Image enhancement in ML improves image quality compared to methods like sharpening, contrast adjustment, and noise reduction, resulting in distinct features. These pre-processing stages are crucial for achieving a consistent outcome of the technique, particularly in creating images for feature extraction. CLAHE improves image contrast by using HE inside tiles, increasing local contrast and particularity, however, reducing noise amplification and maintaining image quality. It is streamlined using the succeeding expression for fine-tuning pixel intensity according to local HE:

$$\:Output\left(x,y\right)=\text{m}\text{i}\text{n}\left(\text{m}\text{a}\text{x}\left(\frac{Input\left(x,y\right)-{Min}_{locaI}}{Ma{x}_{locaI}-Mi{n}_{local}}\times\:Cli{p}_{factor},\:0\right),255\right)$$
(2)

Here, \(\:(\)Input\(\:(x,\:y)\)) refers to the new pixel value; however, \(\:\left({\text{M}\text{i}\text{n}}_{local}\right)\) and \(\:\left(Ma{x}_{local}\right)\) represent the maximum and minimum values. The ‘Clip’ feature limits contrast enhancement to the valid interval of \(\:0\) to 255.

Indoor OD process

For OD, the FFDGCRN-ROD approach utilizes the faster R-CNN for automatically recognizing and locating specific targets in the images31. The process of OD is implemented by the Faster R-CNN method for creating accurate region proposals. It is selected because of its higher precision and efficacy in identifying objects with changing scales and composite settings. Unlike traditional models or former R‐CNN versions, it incorporates classification and region proposal. Its region proposal network (RPN) permits accurate and quick localization of objects. In comparison with methods like SSD or YOLO, Faster R‐CNN presents better recognition outcomes, mainly in conditions requiring higher localization accuracy.

Its strength through different datasets makes it a better option for real-time applications. Faster R‐CNN is one of the famous methods for its greater accuracy. It includes two components: RPN and a detection model. The fundamental source of Faster RCNN contains the following phases:

1) Base network: Use a pre-trained CNN to eliminate attributes from input images.

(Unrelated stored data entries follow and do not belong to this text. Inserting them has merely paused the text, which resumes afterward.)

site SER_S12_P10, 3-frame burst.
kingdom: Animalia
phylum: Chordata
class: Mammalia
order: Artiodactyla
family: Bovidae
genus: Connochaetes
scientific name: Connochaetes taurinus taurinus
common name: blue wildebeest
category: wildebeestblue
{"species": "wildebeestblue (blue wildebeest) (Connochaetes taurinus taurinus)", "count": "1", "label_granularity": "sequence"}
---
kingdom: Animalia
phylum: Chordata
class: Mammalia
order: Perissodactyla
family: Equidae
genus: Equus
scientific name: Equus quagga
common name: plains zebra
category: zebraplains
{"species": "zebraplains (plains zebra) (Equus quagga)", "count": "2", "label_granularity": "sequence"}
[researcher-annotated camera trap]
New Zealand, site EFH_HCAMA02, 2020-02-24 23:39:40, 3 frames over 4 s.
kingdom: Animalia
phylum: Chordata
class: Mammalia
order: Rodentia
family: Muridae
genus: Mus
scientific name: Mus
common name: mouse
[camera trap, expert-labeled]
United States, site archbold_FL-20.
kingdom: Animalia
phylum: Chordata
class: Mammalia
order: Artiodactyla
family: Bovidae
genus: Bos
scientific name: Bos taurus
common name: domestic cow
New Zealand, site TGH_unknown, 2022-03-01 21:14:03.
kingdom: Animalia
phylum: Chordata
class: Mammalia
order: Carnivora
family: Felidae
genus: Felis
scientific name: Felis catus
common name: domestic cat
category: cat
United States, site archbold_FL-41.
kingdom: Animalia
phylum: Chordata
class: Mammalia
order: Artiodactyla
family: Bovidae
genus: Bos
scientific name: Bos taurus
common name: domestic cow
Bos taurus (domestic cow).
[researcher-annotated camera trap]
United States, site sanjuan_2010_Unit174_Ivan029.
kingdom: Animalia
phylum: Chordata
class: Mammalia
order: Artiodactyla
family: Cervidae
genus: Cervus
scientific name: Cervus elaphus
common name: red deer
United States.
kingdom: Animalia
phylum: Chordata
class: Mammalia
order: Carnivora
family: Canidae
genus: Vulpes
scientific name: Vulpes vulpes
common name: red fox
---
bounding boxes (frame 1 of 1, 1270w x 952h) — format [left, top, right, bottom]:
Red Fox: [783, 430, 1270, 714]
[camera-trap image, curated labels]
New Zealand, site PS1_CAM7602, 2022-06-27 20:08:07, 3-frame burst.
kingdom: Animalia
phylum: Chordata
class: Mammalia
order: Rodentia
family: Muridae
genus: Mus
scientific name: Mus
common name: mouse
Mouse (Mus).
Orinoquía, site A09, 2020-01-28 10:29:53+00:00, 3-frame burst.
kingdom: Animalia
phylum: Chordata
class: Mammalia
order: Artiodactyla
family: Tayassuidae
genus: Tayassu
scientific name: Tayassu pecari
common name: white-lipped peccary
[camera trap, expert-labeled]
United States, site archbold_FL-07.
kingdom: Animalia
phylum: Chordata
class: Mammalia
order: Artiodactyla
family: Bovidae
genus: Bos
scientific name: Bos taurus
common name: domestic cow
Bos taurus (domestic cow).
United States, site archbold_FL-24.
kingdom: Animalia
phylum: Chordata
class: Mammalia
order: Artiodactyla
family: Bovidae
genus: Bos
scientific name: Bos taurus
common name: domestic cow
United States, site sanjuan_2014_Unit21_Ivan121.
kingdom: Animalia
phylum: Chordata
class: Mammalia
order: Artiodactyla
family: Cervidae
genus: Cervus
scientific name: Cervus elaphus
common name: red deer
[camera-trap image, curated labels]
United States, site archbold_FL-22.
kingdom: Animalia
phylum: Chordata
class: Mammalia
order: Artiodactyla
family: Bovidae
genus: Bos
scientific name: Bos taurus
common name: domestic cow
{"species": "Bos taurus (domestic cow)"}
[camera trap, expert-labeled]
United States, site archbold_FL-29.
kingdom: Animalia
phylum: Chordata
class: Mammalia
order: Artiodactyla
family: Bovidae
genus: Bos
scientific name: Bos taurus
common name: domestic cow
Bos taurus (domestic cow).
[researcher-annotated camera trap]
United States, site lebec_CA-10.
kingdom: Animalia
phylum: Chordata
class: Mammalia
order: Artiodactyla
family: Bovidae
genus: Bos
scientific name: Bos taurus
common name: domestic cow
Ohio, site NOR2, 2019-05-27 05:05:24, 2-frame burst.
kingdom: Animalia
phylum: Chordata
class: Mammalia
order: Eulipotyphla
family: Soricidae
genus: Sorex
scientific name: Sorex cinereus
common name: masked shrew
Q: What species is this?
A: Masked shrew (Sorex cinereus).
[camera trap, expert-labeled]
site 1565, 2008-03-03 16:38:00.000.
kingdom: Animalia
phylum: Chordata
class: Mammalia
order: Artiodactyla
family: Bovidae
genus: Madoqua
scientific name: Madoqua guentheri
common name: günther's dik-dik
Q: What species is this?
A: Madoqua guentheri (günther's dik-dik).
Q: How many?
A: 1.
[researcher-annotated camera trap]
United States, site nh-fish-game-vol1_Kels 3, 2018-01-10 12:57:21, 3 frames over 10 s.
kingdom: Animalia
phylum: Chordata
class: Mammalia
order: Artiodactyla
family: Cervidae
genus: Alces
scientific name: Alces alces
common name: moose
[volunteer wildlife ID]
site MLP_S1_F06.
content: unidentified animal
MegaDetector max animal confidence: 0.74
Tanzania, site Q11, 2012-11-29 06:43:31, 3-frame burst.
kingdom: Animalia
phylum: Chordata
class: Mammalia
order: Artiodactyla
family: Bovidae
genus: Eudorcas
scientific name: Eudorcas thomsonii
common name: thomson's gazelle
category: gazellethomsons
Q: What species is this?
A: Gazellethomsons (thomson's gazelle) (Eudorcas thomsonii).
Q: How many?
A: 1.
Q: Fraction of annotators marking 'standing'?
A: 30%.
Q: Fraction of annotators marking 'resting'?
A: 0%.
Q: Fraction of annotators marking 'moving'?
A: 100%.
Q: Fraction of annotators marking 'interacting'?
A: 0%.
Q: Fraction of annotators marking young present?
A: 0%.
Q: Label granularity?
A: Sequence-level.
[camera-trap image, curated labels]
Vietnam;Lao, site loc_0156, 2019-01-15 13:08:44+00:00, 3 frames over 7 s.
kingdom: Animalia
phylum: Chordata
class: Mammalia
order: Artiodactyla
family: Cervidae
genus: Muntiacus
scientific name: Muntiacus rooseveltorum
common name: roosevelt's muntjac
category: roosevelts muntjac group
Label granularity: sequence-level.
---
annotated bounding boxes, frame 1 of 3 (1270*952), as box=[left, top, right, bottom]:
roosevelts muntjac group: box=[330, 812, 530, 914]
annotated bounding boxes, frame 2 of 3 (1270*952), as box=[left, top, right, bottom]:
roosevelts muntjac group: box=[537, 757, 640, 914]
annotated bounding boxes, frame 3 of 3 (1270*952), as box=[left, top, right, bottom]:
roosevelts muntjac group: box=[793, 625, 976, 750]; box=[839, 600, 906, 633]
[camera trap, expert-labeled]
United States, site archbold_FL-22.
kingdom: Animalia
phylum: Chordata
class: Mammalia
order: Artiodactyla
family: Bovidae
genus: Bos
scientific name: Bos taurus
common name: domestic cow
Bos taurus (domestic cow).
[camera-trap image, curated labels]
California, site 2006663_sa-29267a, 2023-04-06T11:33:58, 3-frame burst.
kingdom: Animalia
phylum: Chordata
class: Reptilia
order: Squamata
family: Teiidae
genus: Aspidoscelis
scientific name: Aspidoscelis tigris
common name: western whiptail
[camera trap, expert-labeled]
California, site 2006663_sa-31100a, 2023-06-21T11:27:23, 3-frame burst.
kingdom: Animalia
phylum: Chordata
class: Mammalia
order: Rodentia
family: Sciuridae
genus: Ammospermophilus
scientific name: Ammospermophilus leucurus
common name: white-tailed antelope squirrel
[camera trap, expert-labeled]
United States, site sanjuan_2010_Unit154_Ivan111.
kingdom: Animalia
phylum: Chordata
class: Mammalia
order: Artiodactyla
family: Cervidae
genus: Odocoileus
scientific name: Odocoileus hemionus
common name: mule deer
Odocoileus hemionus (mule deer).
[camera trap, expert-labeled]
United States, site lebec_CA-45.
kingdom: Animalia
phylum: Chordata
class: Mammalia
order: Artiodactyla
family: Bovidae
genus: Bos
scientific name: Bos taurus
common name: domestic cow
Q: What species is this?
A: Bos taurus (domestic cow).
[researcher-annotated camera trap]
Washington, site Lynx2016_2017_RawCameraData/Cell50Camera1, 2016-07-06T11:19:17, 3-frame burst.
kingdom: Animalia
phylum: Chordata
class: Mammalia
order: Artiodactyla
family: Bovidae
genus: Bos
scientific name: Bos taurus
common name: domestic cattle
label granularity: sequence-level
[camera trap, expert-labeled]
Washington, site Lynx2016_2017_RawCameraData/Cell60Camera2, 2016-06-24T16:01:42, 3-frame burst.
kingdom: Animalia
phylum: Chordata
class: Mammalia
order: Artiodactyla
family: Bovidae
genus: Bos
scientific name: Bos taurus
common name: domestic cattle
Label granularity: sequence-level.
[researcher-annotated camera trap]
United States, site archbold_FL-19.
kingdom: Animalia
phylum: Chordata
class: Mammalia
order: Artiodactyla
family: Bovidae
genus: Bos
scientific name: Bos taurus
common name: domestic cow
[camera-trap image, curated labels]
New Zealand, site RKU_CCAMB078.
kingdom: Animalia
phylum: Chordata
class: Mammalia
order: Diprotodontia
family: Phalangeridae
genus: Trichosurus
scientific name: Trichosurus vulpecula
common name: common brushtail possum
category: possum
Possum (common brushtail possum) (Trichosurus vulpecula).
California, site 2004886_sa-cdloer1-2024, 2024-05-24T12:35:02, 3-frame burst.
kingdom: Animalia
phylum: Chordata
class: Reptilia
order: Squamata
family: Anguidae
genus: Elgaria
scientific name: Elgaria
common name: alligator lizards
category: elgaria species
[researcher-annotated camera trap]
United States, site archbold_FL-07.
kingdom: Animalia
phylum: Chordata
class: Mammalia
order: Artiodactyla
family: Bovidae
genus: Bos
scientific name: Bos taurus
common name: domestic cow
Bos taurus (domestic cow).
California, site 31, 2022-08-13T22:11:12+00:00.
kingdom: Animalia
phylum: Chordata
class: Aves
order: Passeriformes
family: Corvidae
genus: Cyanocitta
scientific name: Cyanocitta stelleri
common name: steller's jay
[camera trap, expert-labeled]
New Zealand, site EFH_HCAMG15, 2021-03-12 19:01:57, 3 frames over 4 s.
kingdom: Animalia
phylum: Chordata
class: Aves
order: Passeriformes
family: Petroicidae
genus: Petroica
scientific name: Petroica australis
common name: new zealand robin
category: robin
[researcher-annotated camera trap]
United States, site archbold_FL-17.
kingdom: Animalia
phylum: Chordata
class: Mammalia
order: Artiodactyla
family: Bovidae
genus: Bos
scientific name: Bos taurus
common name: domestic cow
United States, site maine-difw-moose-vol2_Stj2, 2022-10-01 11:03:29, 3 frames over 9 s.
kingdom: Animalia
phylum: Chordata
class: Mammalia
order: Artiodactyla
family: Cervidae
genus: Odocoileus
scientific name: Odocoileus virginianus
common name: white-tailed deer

2) RPN: It creates candidate-directed regions by sliding a window across the feature maps, which are considered as anchor boxes.

3) Region of Interest (RoI) pooling: Divided every candidate’s regions into permanent size sub-fields and mapped them on static size feature mapping.

4) Object classification network: Employ fully connected (FC) models for categorizing every candidate region, capturing an output of RoI Pooling as an input, and output the probabilities of every candidate region.

5) Bounding box regression: Apply these regressions to adjust the coordinates of the bounding box aims in every candidate region.

To perform OD, they use the RPN to create candidate regions. The RPN stage consists of two main formulations: one to calculate the coordinates of anchor boxes and the other to compute the overlap between bounding and ground truth anchor boxes.

$$\:\begin{array}{c}{x}_{anchor}={x}_{center}-\frac{{w}_{anchor}}{2}\\\:{y}_{anchor}={y}_{center}-\frac{{h}_{anchor}}{2}\\\:{w}_{anchor}=widt{h}_{anchor}\\\:{h}_{anchor}=heigh{t}_{anchor}\end{array}$$
(3)

\(\:{x}_{anchor}\) and \(\:{y}_{anchor}\) are the anchor box. \(\:{x}_{center}\) and \(\:{y}_{center}\) represent the coordinates of the central point. \(\:{w}_{anchor}\) and \(\:{h}_{anchor}\) represent the height and width. \(\:heigh{t}_{anchor}\) and\(\:\:widt{h}_{anchor}\) indicate the predefined height and width

$$\:{L}_{bbox}={\sum\:}_{i}{L}_{smooth}\left({t}_{i}-{t}_{i}^{{\prime\:}}\:,\:{1}_{i}\:is\:positive\right)$$
(4)

Whereas \(\:{t}_{i}\) symbolizes the forecast bounding boxes offset, \(\:{t}_{i}^{{\prime\:}}\) exemplifies the steady ground truth bounding boxes offset, and \(\:{1}_{i}\) specifies the positive of an indicator.

$$\:{F}_{roi}=RoIpooling\left({F}_{conv},p\right)$$
(5)

\(\:{F}_{conv}\) symbolizes the convolution feature maps, and \(\:p\) signifies the input parameter. Pooling layer for \(\:RoI\) mapping, where \(\:RoI\)s of different dimensions are mapped onto pre-determined size features.

This phase performs pooling procedures, which are equivalent to \(\:RoIs\) of altered dimension, resulting in pre-determined size \(\:RoI\) characteristics.

$$\:{F}_{cls}=softmax\left({W}_{cls}\cdot\:{F}_{roi}+{b}_{cls}\right)$$
(6)

The bounding box regression equation is given below:

$$\:{F}_{reg}={W}_{reg}\cdot\:{F}_{roi}+{b}_{reg}$$
(7)

While, \(\:{W}_{cls},\) \(\:{b}_{cls},\) \(\:{W}_{reg}\), and \(\:{b}_{reg}\) refer to learned parameters. The function of softmax has been applied to convert the output of object classification. By combining the detection network and RPN, this model achieves a correct OD level and has proved to be a significant performance improvement on many benchmark datasets.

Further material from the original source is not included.